La Fed alla ricerca di un “atterraggio morbido”
Non è certo un caso che il governatore della Fed Jerome Powell abbia ricordato di recente che fra il 1983-84 e il 1994-95 la Fed sia riuscita a fare atterrare senza troppi danni l’economia americana, alle prese con una delle sue consuete turbolenze che avevano indotto la banca centrale a effettuare una politica di restrizione monetaria. E non è neanche un caso che questa dichiarazione sia ricordata in un’analisi pubblicata dalla Fed di S. Louis, dedicata proprio all’ultima “campagna” di restrizioni monetaria annunciata dalla Fed, che dovrebbe portare i tassi obbiettivo (federal funds target rate, FFTR) al 2,8% entro fine 2023, dopo un lungo periodo in cui sono rimasti fermi intorno a zero.

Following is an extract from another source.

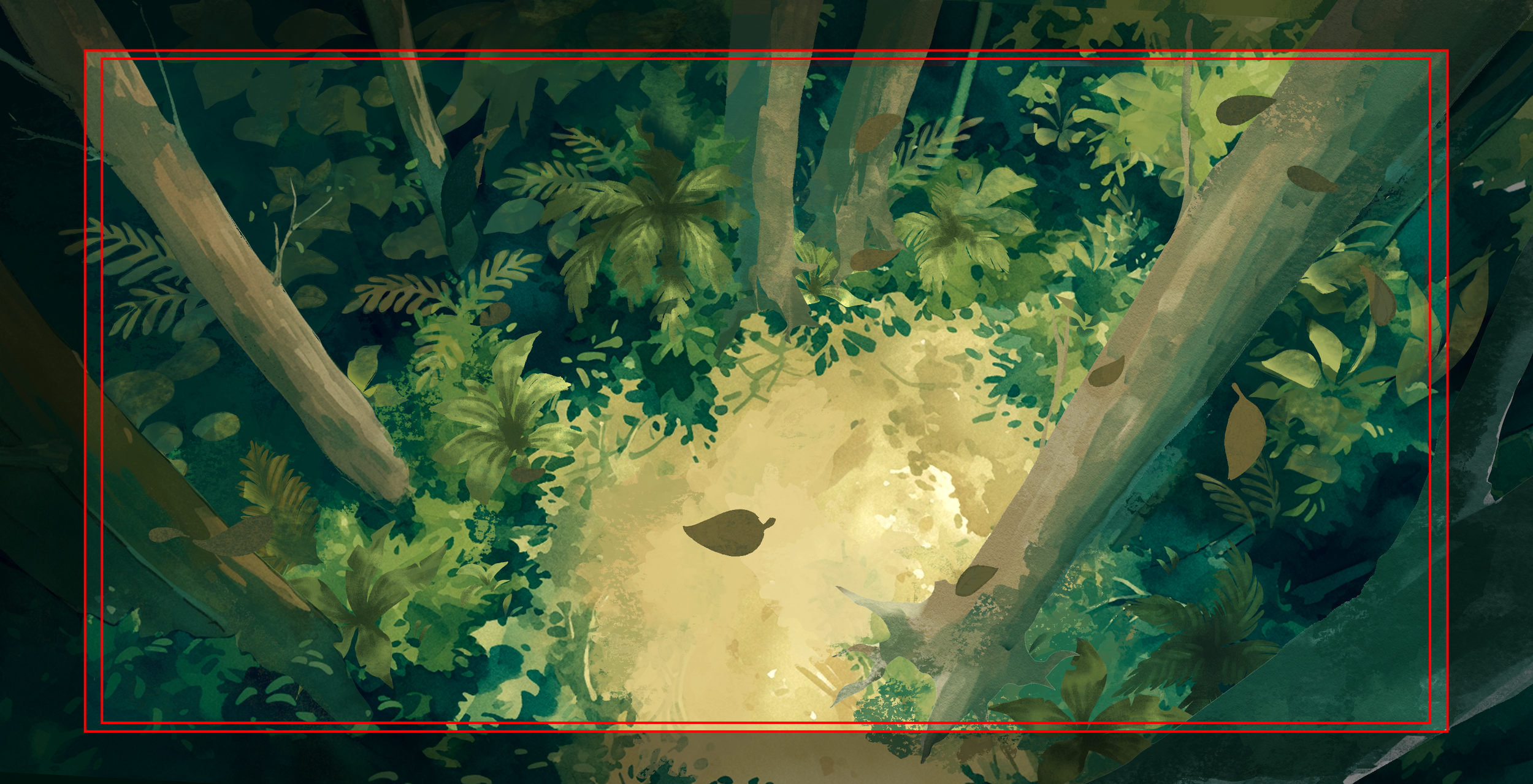 Tales From Outer Suburbia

Tutto si tiene, ovviamente. L’inflazione innanzitutto, ma anche una certa crescente consapevolezza circa l’insostenibilità di lungo termine di una politica monetaria che sembra contraddire ogni logica economica – la scomparsa dei rendimenti porta con sé diverse, profonde conseguenze sociali – hanno indotto la banca centrale americana a rompere gli indugi e fare quello che ha già fatto molte volte in passato. Almeno sette, con quest’ultima, secondo il conteggio fatto dalla Fed, negli ultimi quarant’anni, durante i quali si è passati dalla grande inflazione dei Settanta, alla Grande Moderazione dei Novanta, cui è seguita la strisciante deflazione degli anni Dieci del XXI secolo, rumorosamente archiviata negli anni Venti.

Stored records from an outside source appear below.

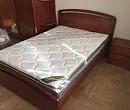 Кровать Бали Lux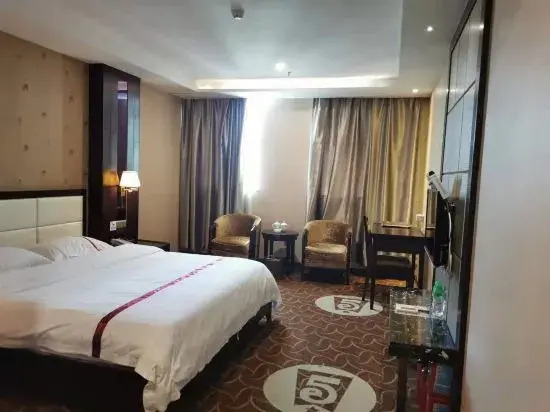 Wubu Hotel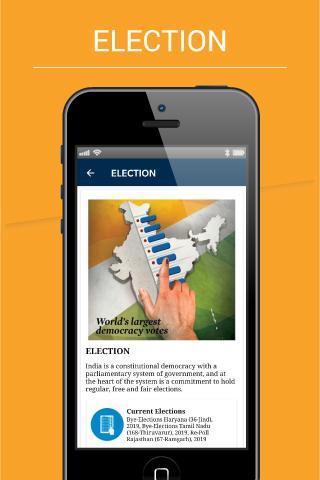 Voter Helpline screenshot image 12_Popularmodapk.com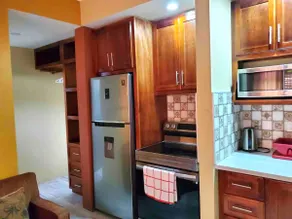 *AC Studio +Huge Yardspace + Flat screen tv* - Image 4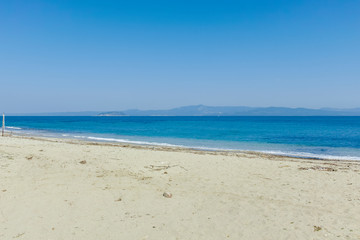 Xenia Golden Beach at Kassandra Peninsula, Chalkidiki,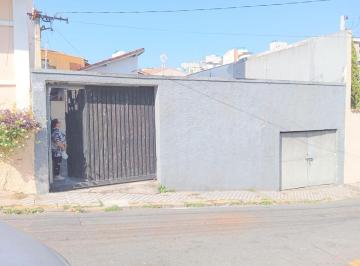 Casa · 166m² · 2 Quartos · 3 Vagas · Casa terrea à venda, Centro, Aparecida, SP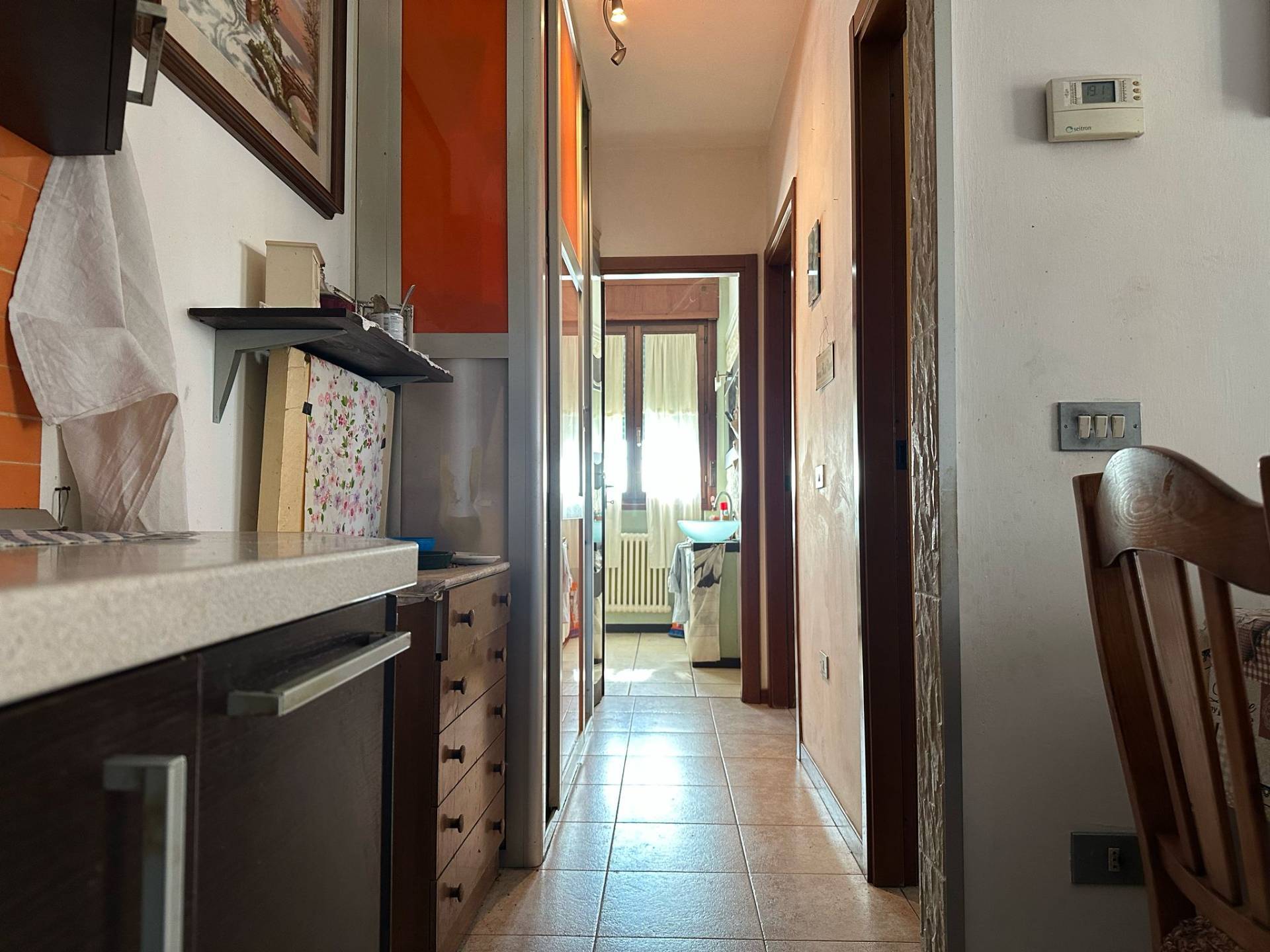 Appartamento in vendita a Castelfranco Emilia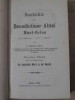 GESCHICHTE DER BENEDICTINER ABTEI MURI-GRIES (AD S. MARTINUM - AD B.V. MARIAM)-P. MARTIN KIEM-229675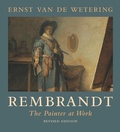 Cover: Rembrandt - University of California Press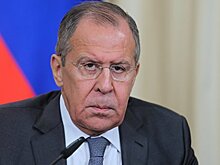 Лавров прокомментировал истерику Западу о российском центре в сербском Нише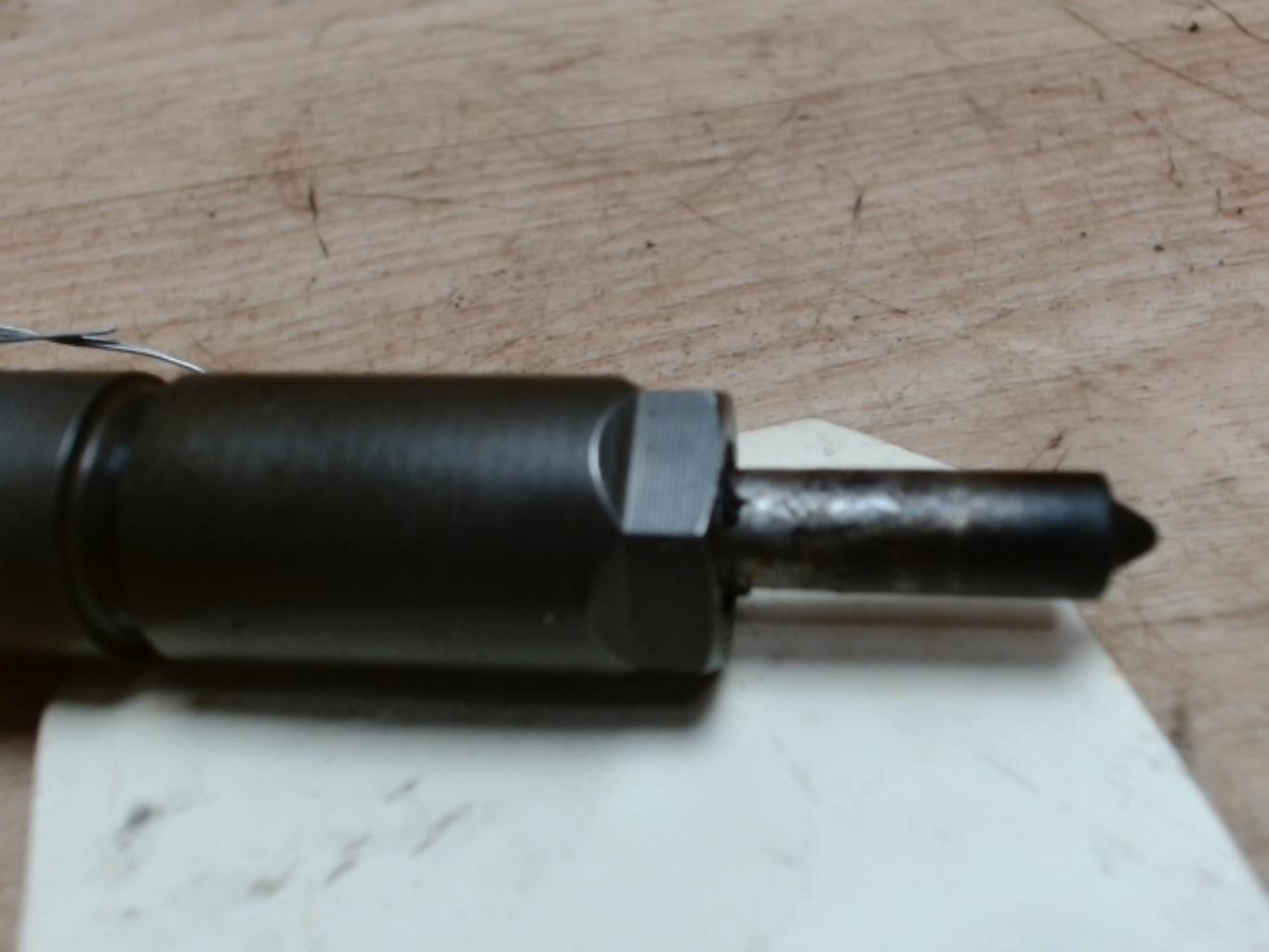Injecteurs CITROEN C5 1 PHASE 1 Diesel - 1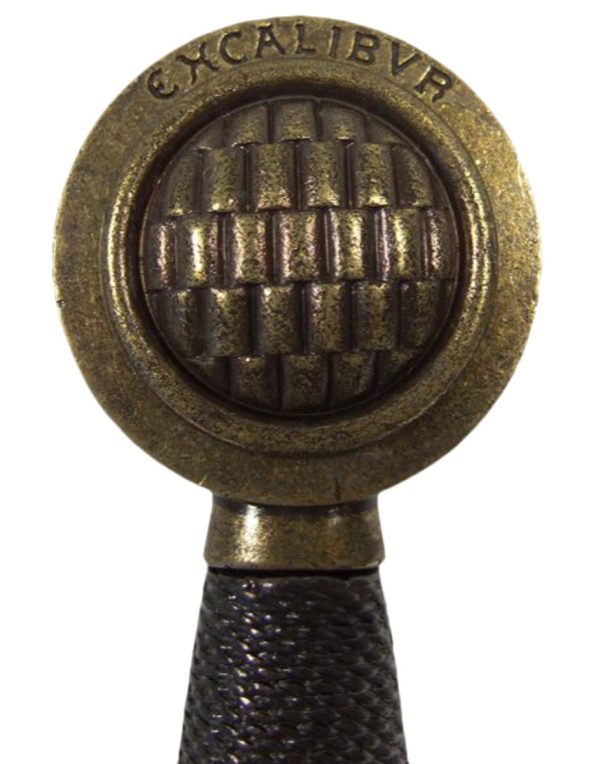 Réplique Denix de l'épée Excalibur – Image 8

In questo turbinare, la Fed ha agito aumentando in media i tassi obiettivo di circa 300 punti, con picchi più o meno elevati, ossia in linea con quanto ha promesso di fare adesso. E il problema, ogni volta, è stato quello di dover fare i conti con la reazione dell’economia. Tirare il freno monetario senza generare testa-coda, insomma. O fare atterraggi morbidi, come ha detto Powell. La tabella sotto è un ottimo promemoria che ci consente anche di provare ad immaginare cosa succederà questa volta.

La variabile da sempre osservata (e temuta) per la sua capacità di essere in qualche modo associata a una recessione è la famosa “inversione dei rendimenti”, ossia la circostanza che i titoli a breve costino più cari di quelli a lungo. Nel 1983 e nel 1994 questo evento, giudicato funesto, non si è verificato, e questo spiega perché Powell parli di “atterraggi ben riusciti”. Ma domani: chi può dirlo?
Al momento, sottolinea la Fed, ci sono poche prove in tal senso. Al 12 aprile lo spread fra i titoli del Tesoro Usa decennali e quelli trimestrali era di 198 punti base, in aumento di 23 punti rispetto al 16 marzo e ben 25 punti base sopra la media di lungo periodo di 173 punti base osservata da gennaio 1983. Ma oggi, a differenza di ieri, siamo alle prese con un movimento inflazionistico che ha sorpreso gli osservatori sia per la rapidità che per la profondità delle ragioni che lo hanno espresso e che sono ancora in corso di svolgimento. A cominciare da guerra e pandemia, per finire con una enorme quantità di liquidità annidata nei bilanci delle banche centrali.
Le ragioni di ottimismo, insomma, non mancano. Ma anche quelle per rimanere vigili. E toccare ferro.